Last year a brave soul did a hatching journal on here to keep track of moisture loss. He carefully weighed each egg to record weight loss, thinking to adjust the humidity to get it right. The weight loss per egg was way different. There was no way he could hit the perfect humidity for each egg. The only way to do that was to take an average of all the eggs and try to get it close for as many as he could.
The good news out of all this is that there is a pretty wide band of humidity where the eggs have a good chance of hatching. You don’t have to get the humidity perfect for each egg. As long as you are close you can be pretty successful. You need to determine what humidity works for you and that comes with trial and error.
My suggestion is to do the best you reasonably can, select a target humidity and try to stick with it. After the hatch is over open any unhatched eggs and try to determine why it did not hatch. That’s not real easy, by the way. There are a huge number of reasons an egg may not have hatched. Just do the best you can then try tweaking the incubator to see if you can improve on your hatch rate.

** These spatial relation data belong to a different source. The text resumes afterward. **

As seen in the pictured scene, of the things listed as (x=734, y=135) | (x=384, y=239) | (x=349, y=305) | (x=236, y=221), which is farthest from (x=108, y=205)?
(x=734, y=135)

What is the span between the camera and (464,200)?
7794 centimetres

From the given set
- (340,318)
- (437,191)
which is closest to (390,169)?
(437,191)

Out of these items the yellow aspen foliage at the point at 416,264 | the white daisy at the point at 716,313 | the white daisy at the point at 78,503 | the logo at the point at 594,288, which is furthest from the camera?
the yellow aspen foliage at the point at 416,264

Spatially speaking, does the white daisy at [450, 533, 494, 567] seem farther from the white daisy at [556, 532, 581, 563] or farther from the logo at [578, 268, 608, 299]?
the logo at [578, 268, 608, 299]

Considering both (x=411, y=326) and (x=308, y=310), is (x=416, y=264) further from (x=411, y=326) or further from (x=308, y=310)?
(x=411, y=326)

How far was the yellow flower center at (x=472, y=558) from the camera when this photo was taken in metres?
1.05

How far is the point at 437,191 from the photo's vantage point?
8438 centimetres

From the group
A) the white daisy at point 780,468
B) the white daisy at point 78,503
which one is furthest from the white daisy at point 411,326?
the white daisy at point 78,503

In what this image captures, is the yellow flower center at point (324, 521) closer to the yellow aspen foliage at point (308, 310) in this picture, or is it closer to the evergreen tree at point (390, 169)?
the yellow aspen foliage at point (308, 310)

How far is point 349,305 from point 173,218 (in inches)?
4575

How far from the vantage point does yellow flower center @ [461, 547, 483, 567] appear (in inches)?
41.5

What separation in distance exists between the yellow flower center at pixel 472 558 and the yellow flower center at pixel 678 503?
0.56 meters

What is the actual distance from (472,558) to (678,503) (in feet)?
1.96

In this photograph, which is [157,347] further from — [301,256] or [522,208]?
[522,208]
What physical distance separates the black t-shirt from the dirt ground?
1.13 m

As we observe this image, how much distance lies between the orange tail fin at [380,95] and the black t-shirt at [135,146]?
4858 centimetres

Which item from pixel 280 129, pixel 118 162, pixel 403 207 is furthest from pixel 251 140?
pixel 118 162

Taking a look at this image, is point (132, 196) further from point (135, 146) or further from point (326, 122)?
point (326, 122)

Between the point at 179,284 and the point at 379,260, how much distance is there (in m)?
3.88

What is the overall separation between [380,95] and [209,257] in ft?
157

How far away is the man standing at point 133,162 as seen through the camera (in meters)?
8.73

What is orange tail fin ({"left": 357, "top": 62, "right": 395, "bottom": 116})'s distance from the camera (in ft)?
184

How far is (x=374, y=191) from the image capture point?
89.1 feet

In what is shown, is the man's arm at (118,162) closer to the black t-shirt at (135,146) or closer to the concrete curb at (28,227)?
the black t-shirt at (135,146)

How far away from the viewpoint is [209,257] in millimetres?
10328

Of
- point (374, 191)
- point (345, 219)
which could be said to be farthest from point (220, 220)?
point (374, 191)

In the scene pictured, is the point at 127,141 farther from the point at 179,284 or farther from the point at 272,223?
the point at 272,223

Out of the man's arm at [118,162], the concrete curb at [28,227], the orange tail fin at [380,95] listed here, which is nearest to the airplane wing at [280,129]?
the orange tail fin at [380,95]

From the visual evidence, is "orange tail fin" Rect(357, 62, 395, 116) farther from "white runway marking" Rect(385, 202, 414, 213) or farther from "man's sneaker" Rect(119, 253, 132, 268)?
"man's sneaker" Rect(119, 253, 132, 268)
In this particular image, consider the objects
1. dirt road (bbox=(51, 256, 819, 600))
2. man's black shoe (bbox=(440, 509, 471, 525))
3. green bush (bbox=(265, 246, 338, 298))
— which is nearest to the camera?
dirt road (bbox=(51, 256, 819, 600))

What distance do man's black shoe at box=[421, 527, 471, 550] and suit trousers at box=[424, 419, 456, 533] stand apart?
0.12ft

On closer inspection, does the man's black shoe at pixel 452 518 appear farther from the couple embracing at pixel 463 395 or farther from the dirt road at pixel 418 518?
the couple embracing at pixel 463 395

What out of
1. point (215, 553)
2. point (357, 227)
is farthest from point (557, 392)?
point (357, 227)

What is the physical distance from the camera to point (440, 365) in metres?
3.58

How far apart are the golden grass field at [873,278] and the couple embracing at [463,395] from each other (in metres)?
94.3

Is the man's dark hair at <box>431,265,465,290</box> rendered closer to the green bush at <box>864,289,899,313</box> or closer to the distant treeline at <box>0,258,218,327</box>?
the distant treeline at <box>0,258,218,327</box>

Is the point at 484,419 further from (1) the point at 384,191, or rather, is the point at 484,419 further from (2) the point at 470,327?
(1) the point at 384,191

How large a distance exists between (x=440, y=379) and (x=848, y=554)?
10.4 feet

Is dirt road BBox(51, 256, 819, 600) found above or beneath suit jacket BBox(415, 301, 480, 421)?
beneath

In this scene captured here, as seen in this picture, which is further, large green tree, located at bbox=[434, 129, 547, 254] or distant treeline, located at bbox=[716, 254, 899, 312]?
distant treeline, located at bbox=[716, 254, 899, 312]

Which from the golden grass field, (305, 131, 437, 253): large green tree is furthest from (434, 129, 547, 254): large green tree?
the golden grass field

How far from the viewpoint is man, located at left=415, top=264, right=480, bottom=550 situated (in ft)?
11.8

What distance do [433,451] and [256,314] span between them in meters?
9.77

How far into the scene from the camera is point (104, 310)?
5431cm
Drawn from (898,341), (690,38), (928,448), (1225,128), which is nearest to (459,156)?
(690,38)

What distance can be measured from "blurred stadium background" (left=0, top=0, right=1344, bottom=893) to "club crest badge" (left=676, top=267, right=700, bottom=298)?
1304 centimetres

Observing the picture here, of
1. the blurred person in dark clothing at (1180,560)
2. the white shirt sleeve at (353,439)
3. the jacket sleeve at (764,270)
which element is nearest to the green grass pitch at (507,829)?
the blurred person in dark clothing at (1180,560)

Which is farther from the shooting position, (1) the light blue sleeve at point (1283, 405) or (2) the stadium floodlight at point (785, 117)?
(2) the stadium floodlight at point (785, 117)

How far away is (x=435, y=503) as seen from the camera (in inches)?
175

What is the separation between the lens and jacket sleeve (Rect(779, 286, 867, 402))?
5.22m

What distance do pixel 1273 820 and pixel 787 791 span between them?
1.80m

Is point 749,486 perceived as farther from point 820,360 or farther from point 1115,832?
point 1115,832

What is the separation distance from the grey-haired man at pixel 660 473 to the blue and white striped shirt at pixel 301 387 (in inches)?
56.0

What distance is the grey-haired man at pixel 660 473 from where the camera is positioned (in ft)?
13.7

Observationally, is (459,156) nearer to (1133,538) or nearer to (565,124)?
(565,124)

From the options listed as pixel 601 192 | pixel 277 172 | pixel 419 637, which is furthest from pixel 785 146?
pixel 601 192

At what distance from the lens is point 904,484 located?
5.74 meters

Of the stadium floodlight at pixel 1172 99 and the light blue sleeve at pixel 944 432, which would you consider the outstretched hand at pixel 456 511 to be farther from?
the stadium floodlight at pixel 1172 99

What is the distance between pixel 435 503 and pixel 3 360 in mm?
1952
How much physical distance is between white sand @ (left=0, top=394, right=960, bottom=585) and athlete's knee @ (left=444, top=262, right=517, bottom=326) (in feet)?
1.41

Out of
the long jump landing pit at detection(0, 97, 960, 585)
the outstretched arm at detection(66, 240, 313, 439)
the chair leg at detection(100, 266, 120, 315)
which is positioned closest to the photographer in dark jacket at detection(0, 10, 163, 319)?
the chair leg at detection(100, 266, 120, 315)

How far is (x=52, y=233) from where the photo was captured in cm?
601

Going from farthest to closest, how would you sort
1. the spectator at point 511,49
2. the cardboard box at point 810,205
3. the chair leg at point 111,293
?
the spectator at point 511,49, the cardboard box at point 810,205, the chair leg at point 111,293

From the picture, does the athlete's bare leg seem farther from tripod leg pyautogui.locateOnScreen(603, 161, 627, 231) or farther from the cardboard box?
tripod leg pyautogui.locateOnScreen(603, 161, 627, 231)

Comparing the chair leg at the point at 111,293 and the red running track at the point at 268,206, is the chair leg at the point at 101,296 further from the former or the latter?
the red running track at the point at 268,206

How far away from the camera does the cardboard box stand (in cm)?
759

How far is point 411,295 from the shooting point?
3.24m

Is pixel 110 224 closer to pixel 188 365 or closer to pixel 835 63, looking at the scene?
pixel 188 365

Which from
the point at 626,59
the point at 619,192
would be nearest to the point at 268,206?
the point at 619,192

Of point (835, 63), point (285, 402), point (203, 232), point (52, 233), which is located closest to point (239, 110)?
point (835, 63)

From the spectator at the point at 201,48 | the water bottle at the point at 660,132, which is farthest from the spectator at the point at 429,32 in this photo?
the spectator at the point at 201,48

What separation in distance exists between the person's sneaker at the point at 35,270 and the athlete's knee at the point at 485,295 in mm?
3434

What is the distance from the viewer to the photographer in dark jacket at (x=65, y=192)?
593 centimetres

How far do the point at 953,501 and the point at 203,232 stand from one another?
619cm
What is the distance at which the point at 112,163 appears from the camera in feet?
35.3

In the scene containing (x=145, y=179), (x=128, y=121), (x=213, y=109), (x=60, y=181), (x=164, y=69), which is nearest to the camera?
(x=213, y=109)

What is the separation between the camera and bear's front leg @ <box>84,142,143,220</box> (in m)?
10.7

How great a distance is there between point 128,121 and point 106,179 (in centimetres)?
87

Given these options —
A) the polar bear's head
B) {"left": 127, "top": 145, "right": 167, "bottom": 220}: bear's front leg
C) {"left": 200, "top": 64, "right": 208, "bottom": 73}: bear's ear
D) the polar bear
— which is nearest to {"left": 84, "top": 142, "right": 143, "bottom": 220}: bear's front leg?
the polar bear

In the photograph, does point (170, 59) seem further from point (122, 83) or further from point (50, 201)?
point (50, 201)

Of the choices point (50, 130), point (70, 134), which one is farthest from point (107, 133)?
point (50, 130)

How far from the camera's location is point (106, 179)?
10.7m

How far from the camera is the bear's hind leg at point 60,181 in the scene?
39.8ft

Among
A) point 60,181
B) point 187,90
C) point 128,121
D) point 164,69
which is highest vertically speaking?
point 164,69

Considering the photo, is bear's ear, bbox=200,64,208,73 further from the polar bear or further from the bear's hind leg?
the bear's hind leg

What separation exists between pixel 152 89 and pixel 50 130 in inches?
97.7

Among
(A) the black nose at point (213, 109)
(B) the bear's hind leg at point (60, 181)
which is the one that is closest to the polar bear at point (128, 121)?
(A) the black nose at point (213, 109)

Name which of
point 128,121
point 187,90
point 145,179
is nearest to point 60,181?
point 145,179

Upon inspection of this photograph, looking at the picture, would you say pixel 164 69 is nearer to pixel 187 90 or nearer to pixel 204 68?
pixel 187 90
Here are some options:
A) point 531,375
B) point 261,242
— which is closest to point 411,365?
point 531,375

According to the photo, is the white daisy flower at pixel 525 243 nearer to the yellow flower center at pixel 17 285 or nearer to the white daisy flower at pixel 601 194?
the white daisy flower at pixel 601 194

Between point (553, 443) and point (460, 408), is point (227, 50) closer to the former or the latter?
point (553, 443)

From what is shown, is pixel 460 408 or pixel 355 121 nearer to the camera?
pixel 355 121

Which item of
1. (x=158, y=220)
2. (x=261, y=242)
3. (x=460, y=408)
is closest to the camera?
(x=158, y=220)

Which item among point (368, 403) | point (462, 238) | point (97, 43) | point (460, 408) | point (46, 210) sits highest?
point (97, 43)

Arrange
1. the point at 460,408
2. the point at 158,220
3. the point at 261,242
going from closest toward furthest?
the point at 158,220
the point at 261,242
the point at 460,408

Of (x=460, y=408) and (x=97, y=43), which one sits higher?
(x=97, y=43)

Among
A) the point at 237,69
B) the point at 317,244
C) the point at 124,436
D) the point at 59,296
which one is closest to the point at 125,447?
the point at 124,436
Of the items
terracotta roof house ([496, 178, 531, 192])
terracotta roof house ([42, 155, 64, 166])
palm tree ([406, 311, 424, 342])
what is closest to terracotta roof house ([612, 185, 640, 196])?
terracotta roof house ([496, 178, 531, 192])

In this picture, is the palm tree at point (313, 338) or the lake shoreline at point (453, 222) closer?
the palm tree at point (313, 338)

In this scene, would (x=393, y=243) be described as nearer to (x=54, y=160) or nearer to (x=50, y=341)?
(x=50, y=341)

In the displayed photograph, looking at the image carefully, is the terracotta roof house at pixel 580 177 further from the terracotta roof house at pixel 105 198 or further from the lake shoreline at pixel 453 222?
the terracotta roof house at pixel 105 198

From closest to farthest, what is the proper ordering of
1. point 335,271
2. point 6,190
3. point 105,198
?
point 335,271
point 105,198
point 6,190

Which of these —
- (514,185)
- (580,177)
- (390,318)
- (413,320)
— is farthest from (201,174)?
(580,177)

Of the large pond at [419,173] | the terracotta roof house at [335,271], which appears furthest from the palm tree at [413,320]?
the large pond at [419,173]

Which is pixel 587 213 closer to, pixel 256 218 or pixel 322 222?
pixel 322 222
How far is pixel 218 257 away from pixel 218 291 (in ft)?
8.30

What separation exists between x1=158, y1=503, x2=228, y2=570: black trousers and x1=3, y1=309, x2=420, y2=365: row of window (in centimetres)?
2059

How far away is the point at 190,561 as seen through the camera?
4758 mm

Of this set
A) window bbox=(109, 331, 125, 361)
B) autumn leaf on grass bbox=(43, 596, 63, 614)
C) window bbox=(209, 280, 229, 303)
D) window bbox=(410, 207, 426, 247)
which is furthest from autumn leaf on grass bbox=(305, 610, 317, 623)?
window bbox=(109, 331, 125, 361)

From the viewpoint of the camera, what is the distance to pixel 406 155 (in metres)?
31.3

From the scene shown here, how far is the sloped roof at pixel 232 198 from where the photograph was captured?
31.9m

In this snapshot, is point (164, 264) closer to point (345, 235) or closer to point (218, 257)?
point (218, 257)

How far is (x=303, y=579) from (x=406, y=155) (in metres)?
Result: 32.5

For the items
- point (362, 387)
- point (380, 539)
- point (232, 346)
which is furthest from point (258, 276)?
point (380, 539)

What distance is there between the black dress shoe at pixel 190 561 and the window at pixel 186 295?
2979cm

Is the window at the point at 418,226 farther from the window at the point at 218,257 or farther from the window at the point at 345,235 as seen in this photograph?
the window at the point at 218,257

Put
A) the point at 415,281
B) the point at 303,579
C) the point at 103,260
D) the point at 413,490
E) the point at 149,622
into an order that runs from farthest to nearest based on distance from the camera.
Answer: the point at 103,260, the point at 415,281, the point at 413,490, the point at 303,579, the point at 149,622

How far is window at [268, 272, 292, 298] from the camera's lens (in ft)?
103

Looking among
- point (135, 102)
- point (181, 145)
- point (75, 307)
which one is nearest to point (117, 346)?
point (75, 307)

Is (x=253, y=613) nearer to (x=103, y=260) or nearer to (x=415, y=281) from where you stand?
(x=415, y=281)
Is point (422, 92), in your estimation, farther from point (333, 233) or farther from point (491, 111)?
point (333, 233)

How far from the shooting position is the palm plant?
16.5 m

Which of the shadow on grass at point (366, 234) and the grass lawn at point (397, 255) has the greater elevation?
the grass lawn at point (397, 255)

For what it is worth, the commercial operations hatch about 90% of the eggs they put in the incubator. About half their failures are due to something that happened before the egg went in the incubator; fertility, how the egg was handled, health and nutrition of the parents, dirty eggs, things like that. About half the failures are due to the incubation process; heat, humidity, improper turning, not good fresh air exchange, something like that. With them hatching 1,000,000 a week their averages mean something. With the number of chicks I hatch my average doesn’t mean a lot. I’ve had 100% hatches and I had one that was only 33% due to me improperly transporting the eggs. I sure learned something from that incubation.
Good luck. Lots of us make mistakes and a few of us actually earn from them.